Getting-there: About 2 kms from Sri Krishna Temple and 1km from Mammiyoor Temple. For about Rs.130 an autowallah will be willing to cover this circuit, including an acceptable waiting period.
Ah... What a Life!

Must-Do: Try to get a glimpse of the cub elephants.

Must-Don't: Getting too adventurous and venturing close to the elephants (especially the ones in heat)


My Rating: 5/10

Mammiyoor Mahadeva Kshetra, Guruvayoor

The Sri Krishna Temple at Guruvayoor and Mammiyoor Mahadeva Kshetra are quite literally joined at the hip. One does not exist without the other. No wonder is a pilgrimage to Guruvayoor Sri Krishna Temple deemed incomplete without a visit to the Mammiyoor Shiva Temple.

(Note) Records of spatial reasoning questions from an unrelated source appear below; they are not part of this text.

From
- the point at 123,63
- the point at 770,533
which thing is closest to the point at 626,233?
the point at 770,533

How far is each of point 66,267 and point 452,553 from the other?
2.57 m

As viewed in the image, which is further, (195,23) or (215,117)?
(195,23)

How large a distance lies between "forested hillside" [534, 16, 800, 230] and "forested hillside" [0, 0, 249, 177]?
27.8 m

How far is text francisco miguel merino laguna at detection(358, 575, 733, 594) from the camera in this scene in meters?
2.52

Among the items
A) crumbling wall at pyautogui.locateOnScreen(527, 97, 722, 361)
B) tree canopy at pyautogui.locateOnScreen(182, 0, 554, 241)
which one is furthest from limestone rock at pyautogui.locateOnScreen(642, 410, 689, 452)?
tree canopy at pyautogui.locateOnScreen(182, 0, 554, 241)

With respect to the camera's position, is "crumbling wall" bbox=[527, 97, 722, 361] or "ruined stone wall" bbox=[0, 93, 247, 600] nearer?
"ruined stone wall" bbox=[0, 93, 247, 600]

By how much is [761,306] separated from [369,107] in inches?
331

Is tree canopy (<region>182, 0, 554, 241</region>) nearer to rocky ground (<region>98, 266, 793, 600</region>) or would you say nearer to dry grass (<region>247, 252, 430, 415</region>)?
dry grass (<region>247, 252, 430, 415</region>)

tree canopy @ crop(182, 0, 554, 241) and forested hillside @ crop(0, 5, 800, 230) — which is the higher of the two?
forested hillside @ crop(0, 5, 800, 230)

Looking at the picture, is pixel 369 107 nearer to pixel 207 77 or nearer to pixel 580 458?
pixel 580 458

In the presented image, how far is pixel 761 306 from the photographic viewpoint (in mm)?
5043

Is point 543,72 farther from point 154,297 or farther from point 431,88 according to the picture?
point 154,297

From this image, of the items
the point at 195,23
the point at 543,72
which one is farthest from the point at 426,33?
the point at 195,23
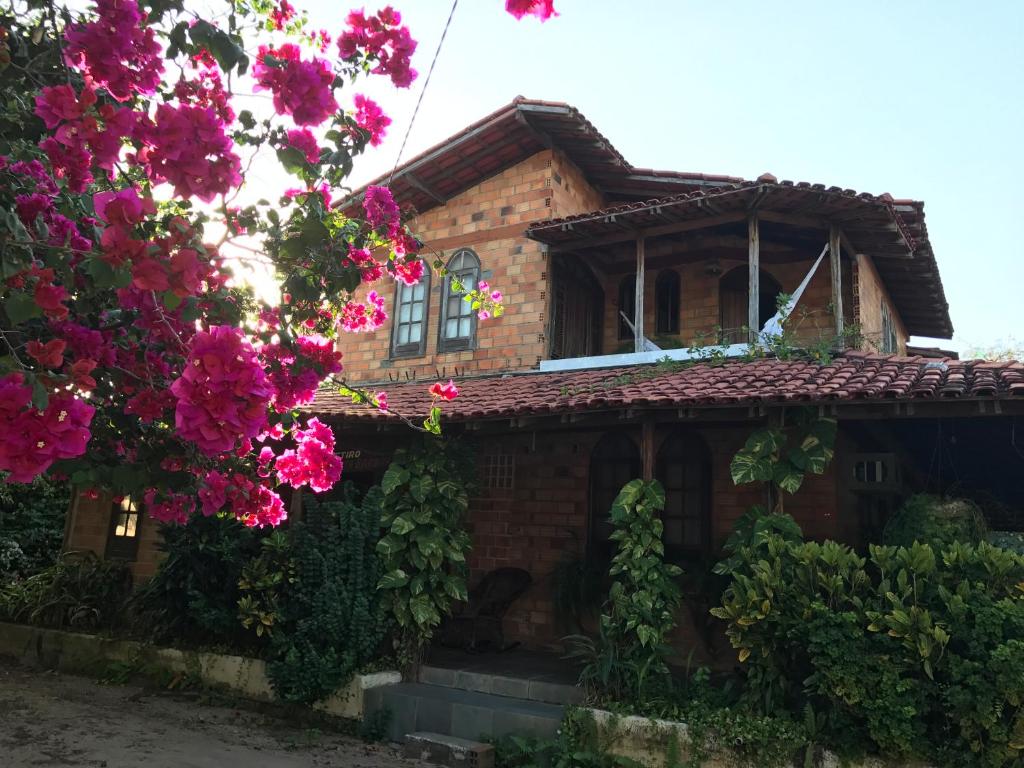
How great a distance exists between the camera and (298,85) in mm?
3209

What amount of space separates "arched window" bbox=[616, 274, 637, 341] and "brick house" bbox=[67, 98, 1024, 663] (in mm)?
34

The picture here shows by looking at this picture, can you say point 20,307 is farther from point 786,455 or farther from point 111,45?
point 786,455

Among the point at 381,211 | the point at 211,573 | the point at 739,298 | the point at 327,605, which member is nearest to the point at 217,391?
the point at 381,211

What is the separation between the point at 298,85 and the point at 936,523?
6220mm

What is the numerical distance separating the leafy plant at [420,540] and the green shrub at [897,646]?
3.04 meters

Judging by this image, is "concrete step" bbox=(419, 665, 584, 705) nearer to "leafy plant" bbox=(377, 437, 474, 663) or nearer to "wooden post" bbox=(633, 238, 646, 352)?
"leafy plant" bbox=(377, 437, 474, 663)

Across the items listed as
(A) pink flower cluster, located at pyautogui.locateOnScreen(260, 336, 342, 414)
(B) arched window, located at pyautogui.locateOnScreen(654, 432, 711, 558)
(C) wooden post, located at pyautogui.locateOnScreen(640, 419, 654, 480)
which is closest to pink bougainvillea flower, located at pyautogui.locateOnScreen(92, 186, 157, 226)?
(A) pink flower cluster, located at pyautogui.locateOnScreen(260, 336, 342, 414)

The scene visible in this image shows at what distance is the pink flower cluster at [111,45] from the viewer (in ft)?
9.46

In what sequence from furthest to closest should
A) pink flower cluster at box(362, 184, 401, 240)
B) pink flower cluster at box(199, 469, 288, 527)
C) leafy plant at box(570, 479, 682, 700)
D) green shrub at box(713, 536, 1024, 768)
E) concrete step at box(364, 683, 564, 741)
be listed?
concrete step at box(364, 683, 564, 741) < leafy plant at box(570, 479, 682, 700) < green shrub at box(713, 536, 1024, 768) < pink flower cluster at box(362, 184, 401, 240) < pink flower cluster at box(199, 469, 288, 527)

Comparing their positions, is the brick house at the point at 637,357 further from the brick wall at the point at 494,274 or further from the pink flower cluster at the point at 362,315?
the pink flower cluster at the point at 362,315

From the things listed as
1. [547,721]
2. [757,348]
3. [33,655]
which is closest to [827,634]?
[547,721]

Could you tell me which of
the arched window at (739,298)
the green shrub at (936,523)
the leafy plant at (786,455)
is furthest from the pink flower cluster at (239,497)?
the arched window at (739,298)

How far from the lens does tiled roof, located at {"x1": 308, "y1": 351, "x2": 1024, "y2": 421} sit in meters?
6.06

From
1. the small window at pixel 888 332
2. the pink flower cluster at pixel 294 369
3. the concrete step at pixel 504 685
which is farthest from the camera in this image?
the small window at pixel 888 332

Legend has it that Sri Krishna who's idol adorned the temple in Dwaraka, handed it over to Udhava to have it installed in a sacred location with the help of Guru and Vayu (hence the name Guruvayoor). Consequently, the sacred place which was identified was already occupied by Lord Shiva. Lord Shiva who heard of the noble deed from Guru and Vayu decided to vacate his seat of penance. He subsequently moved to the present day Mammiyoor Temple, while Lord Krishna occupied the seat at (the present day) Guruvayoor Sri Krishna Temple. Another unique feature of this temple is that, it is probably the only temple which bestows equal status to both Lord Shiva and Lord Vishnu. Besides Shiva and Vishnu, the temple also houses Ganesha, Murugan, Ayyapan, Bhagavathi and Nagaraja.
Devotees must strictly adhere to the dress code here: Mundu and bare-chest for men and sarees or pavadas for women. Even though Guruvayoor temple has done-away with this rigid rule, Mammiyoor hasn't. In case you find yourself at Mammiyoor wearing pants, just remember to rent a mundu from the Chappal Stand. They let it out for a paltry Rs 25 for a single use. Women can also opt for this option.
Getting-there: The Kshetram is a mere one kilometer from the Guruvayoor temple and there are plenty of autos plying in that route, in case you do not want to walk in the hot sun.

Must-Do: Obey the dress code. In case you couldn't, enquire at the Chappal Stand for Mundus-on-rent.
Must-Don't: Clicking pictures inside the temple.